I don't know if any of you has use for that, but I have written that code the 3rd time now for a different project..
It's not much code, but I thought I post it here.. so that I have a place to copy&paste from if I need it for the 4rd project and ppl on this forums that are not familiar with AVX can see how it's done (and adapt it to their needs )
(AVX or SIMD is general is about to process to multiple values with a single command - i.e. the AVX and FMA code below processed 8 floats at a time, instead of 8x 1 float).
Notes:
- get_madd_func will return a function pointer that either maps to FMA3 (vfmadd132ps), AVX (vmulps+vaddps) or C (compiler config specific) instruction sets, depending on what's available on the CPU.
- The code doesn't aim to be a fast as possible. It uses intrinsics rather than assembly code, so no control on register allocation and instruction scheduling. Also the increment of the 4 pointers could be done on YMM rather then 4 add instructions.

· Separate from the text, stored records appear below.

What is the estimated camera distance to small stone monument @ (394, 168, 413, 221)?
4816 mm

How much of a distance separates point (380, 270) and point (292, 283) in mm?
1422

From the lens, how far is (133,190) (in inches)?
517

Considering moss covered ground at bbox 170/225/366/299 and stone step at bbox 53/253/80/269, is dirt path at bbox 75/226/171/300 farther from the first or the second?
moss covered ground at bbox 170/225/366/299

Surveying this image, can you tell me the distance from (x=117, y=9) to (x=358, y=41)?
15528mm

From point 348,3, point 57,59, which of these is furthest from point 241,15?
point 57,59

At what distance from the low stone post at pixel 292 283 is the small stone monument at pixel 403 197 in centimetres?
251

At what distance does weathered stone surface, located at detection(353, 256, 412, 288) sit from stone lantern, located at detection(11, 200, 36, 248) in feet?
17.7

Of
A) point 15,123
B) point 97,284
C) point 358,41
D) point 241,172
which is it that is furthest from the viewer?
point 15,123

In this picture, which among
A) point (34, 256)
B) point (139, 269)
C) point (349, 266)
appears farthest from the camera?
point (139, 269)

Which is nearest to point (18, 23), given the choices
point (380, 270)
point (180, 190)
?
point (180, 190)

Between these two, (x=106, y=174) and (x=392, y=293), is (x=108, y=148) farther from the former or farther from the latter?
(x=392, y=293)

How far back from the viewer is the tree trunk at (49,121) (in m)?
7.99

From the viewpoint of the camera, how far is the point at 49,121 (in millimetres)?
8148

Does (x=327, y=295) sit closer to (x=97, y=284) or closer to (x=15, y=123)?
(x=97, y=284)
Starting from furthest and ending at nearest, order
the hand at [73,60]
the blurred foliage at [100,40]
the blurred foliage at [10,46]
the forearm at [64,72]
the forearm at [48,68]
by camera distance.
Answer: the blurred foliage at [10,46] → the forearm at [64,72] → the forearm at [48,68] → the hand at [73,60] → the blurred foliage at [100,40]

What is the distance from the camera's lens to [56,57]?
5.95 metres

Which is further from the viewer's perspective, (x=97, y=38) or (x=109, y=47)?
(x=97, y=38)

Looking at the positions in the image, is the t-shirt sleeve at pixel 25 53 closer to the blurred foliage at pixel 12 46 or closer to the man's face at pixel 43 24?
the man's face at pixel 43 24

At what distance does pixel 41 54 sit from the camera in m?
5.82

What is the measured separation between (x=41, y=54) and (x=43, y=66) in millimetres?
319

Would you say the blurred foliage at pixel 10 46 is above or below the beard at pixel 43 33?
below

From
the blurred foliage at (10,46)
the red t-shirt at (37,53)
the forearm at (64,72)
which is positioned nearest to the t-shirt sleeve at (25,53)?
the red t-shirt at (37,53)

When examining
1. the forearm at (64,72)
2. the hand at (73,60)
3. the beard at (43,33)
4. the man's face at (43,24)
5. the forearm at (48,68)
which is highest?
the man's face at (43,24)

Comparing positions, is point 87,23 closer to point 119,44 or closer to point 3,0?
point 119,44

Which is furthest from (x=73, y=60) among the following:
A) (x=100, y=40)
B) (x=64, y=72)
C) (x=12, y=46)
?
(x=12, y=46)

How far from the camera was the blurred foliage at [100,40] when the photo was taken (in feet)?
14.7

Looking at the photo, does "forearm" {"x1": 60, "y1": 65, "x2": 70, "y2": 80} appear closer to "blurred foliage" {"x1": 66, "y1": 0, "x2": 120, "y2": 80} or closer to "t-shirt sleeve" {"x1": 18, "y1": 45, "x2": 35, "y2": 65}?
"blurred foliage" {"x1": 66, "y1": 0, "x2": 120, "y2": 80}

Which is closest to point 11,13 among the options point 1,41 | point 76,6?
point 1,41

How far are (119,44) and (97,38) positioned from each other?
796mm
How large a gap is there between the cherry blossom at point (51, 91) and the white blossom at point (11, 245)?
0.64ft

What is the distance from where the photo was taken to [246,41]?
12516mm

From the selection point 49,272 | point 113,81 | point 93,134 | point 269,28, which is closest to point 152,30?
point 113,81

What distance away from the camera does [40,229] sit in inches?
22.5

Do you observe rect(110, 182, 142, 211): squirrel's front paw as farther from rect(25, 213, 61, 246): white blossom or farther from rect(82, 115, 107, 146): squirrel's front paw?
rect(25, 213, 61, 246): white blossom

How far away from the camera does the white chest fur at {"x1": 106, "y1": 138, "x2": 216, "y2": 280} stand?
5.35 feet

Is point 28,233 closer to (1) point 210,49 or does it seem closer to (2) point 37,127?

Goal was to use the FMA3 instructions to process the floats, or fall back to AVX, or C ultimately, if not supported.
- You can use un-aligned memory. Performance penalty on unaligned loads with AVX is rather small, so _mm256_loadu_ps is used. If you know that the memory-blocks will be 32-byte aligned, replace with _mm256_load_ps for minor performance gain.
- The float-arrays to process can have any size (remaining non-multiple-8 data is processed by C function).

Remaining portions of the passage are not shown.